> _Exercise details_:
Begin with the line that holds "The researchers measured which cognitive" and repeat each line after it exactly, ending with the last line of the listing.

--

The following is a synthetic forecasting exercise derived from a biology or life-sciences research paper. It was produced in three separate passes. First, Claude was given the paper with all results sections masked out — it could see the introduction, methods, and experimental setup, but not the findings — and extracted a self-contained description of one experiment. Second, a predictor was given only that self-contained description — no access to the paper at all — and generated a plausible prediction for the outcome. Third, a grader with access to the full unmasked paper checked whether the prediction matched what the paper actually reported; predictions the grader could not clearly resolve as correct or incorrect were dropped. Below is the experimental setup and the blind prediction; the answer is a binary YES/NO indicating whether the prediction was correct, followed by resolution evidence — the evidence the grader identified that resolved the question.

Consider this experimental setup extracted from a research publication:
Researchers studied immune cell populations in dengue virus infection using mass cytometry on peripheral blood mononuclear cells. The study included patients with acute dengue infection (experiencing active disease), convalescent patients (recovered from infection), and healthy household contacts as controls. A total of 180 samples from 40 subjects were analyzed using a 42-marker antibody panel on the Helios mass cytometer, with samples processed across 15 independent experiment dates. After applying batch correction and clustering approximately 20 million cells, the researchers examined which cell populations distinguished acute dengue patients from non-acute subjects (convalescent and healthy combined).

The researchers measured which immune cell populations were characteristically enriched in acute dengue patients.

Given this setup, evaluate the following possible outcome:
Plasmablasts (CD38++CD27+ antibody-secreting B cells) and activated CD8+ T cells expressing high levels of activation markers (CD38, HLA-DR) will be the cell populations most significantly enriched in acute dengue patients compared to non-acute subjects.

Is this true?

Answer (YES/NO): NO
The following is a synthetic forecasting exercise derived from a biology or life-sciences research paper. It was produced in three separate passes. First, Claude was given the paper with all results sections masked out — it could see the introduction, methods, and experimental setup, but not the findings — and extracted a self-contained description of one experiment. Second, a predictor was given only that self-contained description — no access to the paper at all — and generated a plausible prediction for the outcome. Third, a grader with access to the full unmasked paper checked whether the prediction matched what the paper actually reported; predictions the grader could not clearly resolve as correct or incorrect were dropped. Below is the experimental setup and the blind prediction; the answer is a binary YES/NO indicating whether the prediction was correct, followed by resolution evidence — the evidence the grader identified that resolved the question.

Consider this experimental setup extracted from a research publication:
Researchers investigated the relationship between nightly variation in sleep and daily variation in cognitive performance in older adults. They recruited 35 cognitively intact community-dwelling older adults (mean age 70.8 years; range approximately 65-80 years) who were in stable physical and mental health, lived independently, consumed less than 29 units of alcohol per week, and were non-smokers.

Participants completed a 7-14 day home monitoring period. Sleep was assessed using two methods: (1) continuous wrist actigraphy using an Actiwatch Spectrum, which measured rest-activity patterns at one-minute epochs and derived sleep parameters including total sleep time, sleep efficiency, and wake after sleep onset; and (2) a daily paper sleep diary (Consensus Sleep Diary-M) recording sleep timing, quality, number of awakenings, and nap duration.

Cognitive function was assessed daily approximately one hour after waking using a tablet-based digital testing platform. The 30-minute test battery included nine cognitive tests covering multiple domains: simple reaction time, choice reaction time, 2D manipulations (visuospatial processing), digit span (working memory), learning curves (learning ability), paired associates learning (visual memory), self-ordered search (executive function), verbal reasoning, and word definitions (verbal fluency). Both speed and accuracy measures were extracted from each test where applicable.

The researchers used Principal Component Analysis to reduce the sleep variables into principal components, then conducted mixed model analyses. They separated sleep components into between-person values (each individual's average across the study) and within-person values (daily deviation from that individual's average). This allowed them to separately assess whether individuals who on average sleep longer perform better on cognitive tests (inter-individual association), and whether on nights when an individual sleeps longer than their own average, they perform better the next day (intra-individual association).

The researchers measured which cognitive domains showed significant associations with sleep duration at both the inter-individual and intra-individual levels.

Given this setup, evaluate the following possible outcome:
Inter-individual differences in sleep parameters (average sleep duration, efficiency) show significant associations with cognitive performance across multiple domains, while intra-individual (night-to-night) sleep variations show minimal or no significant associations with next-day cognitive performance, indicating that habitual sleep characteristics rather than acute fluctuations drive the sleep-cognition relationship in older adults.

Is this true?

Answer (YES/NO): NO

--

> _Answer to this exercise_:
The researchers measured which cognitive domains showed significant associations with sleep duration at both the inter-individual and intra-individual levels.

Given this setup, evaluate the following possible outcome:
Inter-individual differences in sleep parameters (average sleep duration, efficiency) show significant associations with cognitive performance across multiple domains, while intra-individual (night-to-night) sleep variations show minimal or no significant associations with next-day cognitive performance, indicating that habitual sleep characteristics rather than acute fluctuations drive the sleep-cognition relationship in older adults.

Is this true?

Answer (YES/NO): NO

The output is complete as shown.